§ Required action:
Return every line below exactly, leaving nothing out.

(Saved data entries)
BEGIN

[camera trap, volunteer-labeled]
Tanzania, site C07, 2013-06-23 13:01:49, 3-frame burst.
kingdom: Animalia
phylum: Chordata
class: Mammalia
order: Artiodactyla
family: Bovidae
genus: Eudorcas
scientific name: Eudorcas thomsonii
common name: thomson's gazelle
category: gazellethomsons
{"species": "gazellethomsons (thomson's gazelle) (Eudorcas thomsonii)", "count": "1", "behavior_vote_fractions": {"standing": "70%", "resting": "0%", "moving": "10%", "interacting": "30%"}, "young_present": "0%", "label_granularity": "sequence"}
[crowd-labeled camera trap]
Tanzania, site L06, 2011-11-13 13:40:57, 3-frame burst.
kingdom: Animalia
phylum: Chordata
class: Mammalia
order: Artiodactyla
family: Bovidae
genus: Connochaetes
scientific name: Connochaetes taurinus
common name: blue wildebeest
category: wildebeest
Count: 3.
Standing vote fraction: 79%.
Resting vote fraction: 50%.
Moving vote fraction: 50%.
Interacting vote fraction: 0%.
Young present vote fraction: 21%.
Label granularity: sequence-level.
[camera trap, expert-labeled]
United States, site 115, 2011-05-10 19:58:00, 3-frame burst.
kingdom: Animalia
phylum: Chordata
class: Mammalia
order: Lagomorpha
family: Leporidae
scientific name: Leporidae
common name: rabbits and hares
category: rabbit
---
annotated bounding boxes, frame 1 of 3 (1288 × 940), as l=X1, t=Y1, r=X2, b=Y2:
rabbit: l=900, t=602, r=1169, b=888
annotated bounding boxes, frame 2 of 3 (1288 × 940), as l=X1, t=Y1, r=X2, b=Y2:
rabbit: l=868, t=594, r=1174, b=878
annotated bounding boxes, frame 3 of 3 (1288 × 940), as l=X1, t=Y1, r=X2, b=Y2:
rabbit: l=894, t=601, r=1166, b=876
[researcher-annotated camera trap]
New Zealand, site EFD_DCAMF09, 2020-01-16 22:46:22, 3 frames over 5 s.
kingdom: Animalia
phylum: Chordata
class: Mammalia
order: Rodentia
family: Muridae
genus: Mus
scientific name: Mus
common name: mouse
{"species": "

END

§ Result below:
[camera trap, volunteer-labeled]
Tanzania, site C07, 2013-06-23 13:01:49, 3-frame burst.
kingdom: Animalia
phylum: Chordata
class: Mammalia
order: Artiodactyla
family: Bovidae
genus: Eudorcas
scientific name: Eudorcas thomsonii
common name: thomson's gazelle
category: gazellethomsons
{"species": "gazellethomsons (thomson's gazelle) (Eudorcas thomsonii)", "count": "1", "behavior_vote_fractions": {"standing": "70%", "resting": "0%", "moving": "10%", "interacting": "30%"}, "young_present": "0%", "label_granularity": "sequence"}
[crowd-labeled camera trap]
Tanzania, site L06, 2011-11-13 13:40:57, 3-frame burst.
kingdom: Animalia
phylum: Chordata
class: Mammalia
order: Artiodactyla
family: Bovidae
genus: Connochaetes
scientific name: Connochaetes taurinus
common name: blue wildebeest
category: wildebeest
Count: 3.
Standing vote fraction: 79%.
Resting vote fraction: 50%.
Moving vote fraction: 50%.
Interacting vote fraction: 0%.
Young present vote fraction: 21%.
Label granularity: sequence-level.
[camera trap, expert-labeled]
United States, site 115, 2011-05-10 19:58:00, 3-frame burst.
kingdom: Animalia
phylum: Chordata
class: Mammalia
order: Lagomorpha
family: Leporidae
scientific name: Leporidae
common name: rabbits and hares
category: rabbit
---
annotated bounding boxes, frame 1 of 3 (1288 × 940), as l=X1, t=Y1, r=X2, b=Y2:
rabbit: l=900, t=602, r=1169, b=888
annotated bounding boxes, frame 2 of 3 (1288 × 940), as l=X1, t=Y1, r=X2, b=Y2:
rabbit: l=868, t=594, r=1174, b=878
annotated bounding boxes, frame 3 of 3 (1288 × 940), as l=X1, t=Y1, r=X2, b=Y2:
rabbit: l=894, t=601, r=1166, b=876
[researcher-annotated camera trap]
New Zealand, site EFD_DCAMF09, 2020-01-16 22:46:22, 3 frames over 5 s.
kingdom: Animalia
phylum: Chordata
class: Mammalia
order: Rodentia
family: Muridae
genus: Mus
scientific name: Mus
common name: mouse
{"species": "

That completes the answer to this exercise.